Right. So I'll take that, and I'm sure Efrem will pop in a little bit with us. So we're using the current FX rates for our guide for the fourth quarter. We know we've had a very significant shift in currency, most significantly in the third quarter. and heading into the fourth quarter, you know, we are using what we are aware of today. FX does impact our gross margin significantly, and that also is in our outlook guide, if you will, most certainly because of the complexity of our international business, multi-currency, and having our supply chain also being, you know, in Switzerland and in Hong Kong.
And currency, as I stated earlier in the call, has... you know, had an effect, a material effect on our sales this year because all of our European sales get translated back into U.S. dollars at a stronger dollar rate. And that shift throughout the year and especially in the third quarter has been material.
Great. And then could you guys talk a little bit about gas prices and retail traffic trends you're seeing across channels and geographies? We've seen some slight moderation in gas prices in the U.S., but just curious as to how you expect that to play out.
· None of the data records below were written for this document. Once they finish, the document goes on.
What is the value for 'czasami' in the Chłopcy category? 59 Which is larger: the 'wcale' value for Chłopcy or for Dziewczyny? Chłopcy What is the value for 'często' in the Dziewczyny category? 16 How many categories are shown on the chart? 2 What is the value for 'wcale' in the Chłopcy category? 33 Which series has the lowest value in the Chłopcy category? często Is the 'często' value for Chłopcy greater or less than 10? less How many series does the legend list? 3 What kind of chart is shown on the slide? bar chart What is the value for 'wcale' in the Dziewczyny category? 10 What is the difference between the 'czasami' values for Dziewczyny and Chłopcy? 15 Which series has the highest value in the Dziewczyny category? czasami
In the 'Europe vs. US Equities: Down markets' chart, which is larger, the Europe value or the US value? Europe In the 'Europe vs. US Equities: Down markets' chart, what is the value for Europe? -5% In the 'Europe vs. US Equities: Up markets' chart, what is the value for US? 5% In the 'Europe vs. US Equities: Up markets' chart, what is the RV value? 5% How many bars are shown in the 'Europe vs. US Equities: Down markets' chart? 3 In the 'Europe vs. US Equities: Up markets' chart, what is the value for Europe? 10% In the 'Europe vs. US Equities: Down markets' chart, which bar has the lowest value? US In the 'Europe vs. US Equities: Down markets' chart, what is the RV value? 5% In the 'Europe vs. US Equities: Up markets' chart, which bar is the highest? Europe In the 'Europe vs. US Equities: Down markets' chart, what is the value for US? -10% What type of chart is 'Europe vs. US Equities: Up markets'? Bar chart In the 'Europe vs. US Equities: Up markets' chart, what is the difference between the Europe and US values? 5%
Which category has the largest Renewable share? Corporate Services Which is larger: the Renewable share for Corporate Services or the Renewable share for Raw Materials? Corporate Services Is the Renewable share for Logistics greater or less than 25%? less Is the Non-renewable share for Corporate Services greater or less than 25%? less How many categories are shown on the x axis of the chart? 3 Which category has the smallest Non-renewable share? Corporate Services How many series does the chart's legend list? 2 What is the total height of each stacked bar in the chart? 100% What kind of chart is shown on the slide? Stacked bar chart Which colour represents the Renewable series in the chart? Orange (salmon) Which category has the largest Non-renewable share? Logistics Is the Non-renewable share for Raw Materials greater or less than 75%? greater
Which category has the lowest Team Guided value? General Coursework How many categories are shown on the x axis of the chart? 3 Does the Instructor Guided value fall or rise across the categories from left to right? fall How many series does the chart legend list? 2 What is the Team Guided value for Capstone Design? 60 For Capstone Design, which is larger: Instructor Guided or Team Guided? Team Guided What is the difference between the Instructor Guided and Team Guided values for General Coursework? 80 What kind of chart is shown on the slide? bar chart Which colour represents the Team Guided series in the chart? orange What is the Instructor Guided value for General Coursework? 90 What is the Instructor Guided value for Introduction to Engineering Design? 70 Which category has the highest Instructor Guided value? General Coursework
So I think you have a combination of variables and factors playing into the consumer this coming holiday season. One is last year they were told to buy early or they would be – or they would run out – people would run out of products. So I think you're going to see a later Christmas this year than we saw last year, which was – not the regular pattern of the past. I think gas prices have moderated, but consumers are also now seeing inflation continue on the food side. Eventually, I believe all of these factors will moderate, but it's just going to take some time. And particularly, I think, at the middle income and upper middle income consumer, inflation has taken a toll as... as a greater part of their income is focused on required goods like gas and food and rent versus discretionary items.
And one last question. On a sequential basis, inventory growth appeared relatively flat. Can you speak to the freshness of your inventory and then provide some details on pricing trends ahead of the holiday season?
Sure. So our inventory is in very good shape. And so we did get receipts in early throughout the year. And we expect it to drop in the fourth quarter. But it is a very clean inventory in terms of newness and quality of inventory. So we have no concerns about that. What was the second part of pricing trends? So we did pass some price increases early in the year and that did help offset some of the currency headwinds that we were facing, especially in Europe. And I believe that now it will stay stable for a while. And I don't anticipate any more of that. I think you will see a more promotional holiday season from retailers. But our own intention is not to be more promotional on our side.
Great. Thank you very much.
There are no more questions at this time. I would like to turn the conference back over to Ephraim for closing comments.
Okay. Well, thank you very much, everybody. And I wish everybody a great Thanksgiving holiday. And we look forward to talking with you again after our year end. Thank you again.
Thank you. This does conclude today's conference. You may disconnect your lines at this time. And thank you for your participation.